LOUISVILLE, Ky. (AP) – Once dismissed as nuisances far removed from mainstream sports, skateboarders, off-road bikers and motocross riders have hit the big time.

And now they have their own league to prove it.

A new series of events kicks off this week, featuring athletes in the three sports in six competitions. The Panasonic Open is the first of five events in the Dew Action Sports Tour. There will be competitions monthly, ending with the Playstation Pro in Orlando, Fla., in October.

But to the athletes, it’s just another few days of skating or riding.

“It’s just what I normally do,” 15-year-old skateboarder Ryan Sheckler said. “I don’t think about it. I didn’t even know where it was, I just came.”

The tour will have a cumulative point system, building up to a prize of $3.5 million, not including a custom Toyota truck, and personal deals with sponsors, including Panasonic, Vans shoes, and Mountain Dew. NBC and the USA Network will broadcast more than 32 hours of the competition, beginning Saturday.

Just don’t call the sports “extreme.”

“Everyone in America is using that word,” freestyle motocross rider Beau Bamburg said. “Everything’s extreme. You’ve got extreme toothpaste.”

The athletes prefer to call the events action sports.

For the first stop on the tour, the University of Louisville basketball court in Freedom Hall has been transformed into a skate and bike park. An aging football stadium at the state fairgrounds has been covered with 10,000 tons of dirt, organizers said, and converted to a BMX and FMX track. Athletes rode and skated for a few available spots on the tour in an open qualifier event Wednesday.

The parking lot at the Kentucky Fair & Exposition Center is now a festival village, with a music stage and sponsors’ attractions, including a Mountain Dew-themed house, a trailer full of Playstation products, and a station where fans can custom design their own Vans shoes. Tour officials say they expect up to 100,000 fans over the four-day event that starts Thursday.

BMX rider Allan Cooke said he’s happy to get as much exposure to the sports as possible. He said critics who think the street sports have gone too corporate should give it a try.

“Not everybody’s going to agree with the way we feel,” he said. “But I think you’ll find that people who don’t agree with it, don’t know about it. There’s no legitimate reason not to like it. … It’s ignorance. They haven’t been here.”

Only the exposure has changed, tour general manager Wade Martin said.

“The key to that issue is that everything inside the ropes, on the courses, doesn’t change,” he said. “As long as we continue to represent the sports properly, in the competition arena, I’m not sure it matters how big it gets outside, and how many banners and how many hours of TV. It’s important that we keep the integrity of the competitions in tact and that’s something we’re striving to do all the time.”

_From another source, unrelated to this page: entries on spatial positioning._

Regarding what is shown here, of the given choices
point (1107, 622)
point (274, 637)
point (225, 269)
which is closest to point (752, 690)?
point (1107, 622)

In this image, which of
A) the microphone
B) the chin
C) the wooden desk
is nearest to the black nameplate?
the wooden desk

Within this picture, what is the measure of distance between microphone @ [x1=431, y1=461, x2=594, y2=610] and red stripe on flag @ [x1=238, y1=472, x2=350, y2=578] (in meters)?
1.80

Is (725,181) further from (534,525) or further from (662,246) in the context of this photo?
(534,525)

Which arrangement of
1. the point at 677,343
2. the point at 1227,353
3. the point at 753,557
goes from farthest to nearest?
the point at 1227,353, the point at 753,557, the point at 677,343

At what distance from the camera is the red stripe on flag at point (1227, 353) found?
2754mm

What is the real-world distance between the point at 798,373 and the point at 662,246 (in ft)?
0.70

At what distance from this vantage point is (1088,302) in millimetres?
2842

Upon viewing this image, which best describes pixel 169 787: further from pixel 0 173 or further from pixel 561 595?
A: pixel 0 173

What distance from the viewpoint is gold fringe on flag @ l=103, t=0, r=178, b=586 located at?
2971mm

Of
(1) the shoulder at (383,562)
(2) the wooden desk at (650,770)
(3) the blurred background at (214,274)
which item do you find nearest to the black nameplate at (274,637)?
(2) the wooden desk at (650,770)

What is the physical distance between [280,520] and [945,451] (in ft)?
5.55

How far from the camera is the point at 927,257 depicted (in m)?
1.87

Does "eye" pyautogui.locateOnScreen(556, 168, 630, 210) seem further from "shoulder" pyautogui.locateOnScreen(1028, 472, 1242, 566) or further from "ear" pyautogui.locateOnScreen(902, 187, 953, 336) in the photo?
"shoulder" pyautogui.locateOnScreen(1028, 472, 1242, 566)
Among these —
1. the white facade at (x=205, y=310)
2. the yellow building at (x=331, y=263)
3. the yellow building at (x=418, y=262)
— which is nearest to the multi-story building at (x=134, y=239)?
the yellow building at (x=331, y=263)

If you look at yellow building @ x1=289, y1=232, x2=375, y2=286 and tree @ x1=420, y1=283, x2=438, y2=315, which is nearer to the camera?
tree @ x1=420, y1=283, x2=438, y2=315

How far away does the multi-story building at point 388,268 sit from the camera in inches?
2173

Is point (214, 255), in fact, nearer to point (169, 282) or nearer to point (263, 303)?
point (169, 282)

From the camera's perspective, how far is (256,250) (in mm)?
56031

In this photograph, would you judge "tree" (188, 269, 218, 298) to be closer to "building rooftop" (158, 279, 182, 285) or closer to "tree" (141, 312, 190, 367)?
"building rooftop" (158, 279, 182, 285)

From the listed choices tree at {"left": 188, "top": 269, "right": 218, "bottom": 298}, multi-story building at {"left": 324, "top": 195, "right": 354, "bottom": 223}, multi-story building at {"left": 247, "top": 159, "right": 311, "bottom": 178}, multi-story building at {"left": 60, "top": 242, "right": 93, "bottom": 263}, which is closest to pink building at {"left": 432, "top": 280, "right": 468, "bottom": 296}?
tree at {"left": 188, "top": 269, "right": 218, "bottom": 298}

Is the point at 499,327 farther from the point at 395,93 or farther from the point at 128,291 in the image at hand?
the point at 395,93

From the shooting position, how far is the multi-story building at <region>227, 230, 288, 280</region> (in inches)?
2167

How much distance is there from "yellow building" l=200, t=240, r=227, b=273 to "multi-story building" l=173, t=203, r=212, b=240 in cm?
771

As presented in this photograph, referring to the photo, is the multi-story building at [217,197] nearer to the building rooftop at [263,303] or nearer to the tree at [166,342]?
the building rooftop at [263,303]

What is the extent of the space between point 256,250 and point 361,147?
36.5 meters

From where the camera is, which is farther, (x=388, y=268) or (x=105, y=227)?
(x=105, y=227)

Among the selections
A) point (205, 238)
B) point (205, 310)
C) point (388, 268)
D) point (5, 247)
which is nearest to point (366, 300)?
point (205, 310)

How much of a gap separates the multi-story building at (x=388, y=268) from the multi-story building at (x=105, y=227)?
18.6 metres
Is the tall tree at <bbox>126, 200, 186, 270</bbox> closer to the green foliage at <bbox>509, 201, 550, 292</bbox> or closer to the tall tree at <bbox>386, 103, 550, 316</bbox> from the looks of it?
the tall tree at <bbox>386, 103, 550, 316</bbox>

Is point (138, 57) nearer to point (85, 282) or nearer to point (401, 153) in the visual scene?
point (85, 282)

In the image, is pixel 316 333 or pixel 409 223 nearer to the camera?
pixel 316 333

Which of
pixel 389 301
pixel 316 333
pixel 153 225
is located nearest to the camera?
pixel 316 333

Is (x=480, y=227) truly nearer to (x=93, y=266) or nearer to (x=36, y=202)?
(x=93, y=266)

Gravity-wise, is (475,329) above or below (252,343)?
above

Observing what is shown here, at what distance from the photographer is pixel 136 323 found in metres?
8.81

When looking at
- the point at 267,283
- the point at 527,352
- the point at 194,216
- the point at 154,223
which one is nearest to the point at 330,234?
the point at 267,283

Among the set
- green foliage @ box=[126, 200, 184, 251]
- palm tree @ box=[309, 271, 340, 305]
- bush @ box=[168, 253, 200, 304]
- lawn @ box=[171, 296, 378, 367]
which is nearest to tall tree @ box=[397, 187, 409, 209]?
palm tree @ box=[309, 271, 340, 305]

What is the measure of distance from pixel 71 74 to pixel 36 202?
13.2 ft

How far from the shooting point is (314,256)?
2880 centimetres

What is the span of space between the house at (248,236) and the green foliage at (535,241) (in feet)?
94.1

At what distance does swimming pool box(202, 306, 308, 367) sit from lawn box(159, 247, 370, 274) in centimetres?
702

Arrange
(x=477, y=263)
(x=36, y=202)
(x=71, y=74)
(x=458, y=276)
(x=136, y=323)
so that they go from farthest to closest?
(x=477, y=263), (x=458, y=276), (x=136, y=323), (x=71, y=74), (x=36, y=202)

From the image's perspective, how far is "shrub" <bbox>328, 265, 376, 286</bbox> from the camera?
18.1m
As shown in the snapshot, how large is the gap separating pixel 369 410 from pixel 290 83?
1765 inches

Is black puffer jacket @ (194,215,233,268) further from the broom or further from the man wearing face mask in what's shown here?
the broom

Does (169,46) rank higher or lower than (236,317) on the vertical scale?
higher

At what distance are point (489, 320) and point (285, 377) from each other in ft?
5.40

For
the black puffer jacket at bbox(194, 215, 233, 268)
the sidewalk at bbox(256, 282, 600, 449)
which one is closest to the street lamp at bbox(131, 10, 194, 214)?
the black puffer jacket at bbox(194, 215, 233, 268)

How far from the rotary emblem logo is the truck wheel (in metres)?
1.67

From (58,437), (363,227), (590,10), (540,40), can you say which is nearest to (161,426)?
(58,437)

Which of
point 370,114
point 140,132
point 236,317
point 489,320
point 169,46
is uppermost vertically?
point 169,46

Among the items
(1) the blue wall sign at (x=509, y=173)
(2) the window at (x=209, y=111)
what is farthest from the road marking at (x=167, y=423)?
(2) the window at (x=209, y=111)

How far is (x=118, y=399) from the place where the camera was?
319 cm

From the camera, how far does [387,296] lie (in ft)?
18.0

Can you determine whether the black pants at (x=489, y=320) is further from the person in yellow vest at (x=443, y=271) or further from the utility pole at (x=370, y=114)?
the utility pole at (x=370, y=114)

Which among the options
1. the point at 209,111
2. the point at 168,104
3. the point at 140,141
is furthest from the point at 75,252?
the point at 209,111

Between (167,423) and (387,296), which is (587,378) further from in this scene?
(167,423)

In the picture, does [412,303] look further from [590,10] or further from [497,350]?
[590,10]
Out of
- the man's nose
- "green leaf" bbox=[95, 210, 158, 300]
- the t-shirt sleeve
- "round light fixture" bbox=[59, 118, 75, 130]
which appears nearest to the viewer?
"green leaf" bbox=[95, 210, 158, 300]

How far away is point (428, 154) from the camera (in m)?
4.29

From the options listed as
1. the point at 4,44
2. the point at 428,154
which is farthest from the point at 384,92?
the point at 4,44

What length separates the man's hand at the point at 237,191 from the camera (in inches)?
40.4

Only a few years ago, an organized tour was a lot harder sell to action athletes. In 1999 a top BMX rider walked out of a meeting with Martin and NBC executive Kevin Monaghan, after Monaghan suggested, among other things, that the athletes wear uniforms, Monaghan said.

More input from the athletes was one of the keys to success, Monaghan said. Former and current action athletes and judges helped design the courses that will be used on the tour.

“In the subsequent years, I think we’ve done a really good job of listening,” Monaghan said. “You really have to give something back to the sport, show the athletes you’re willing to listen.”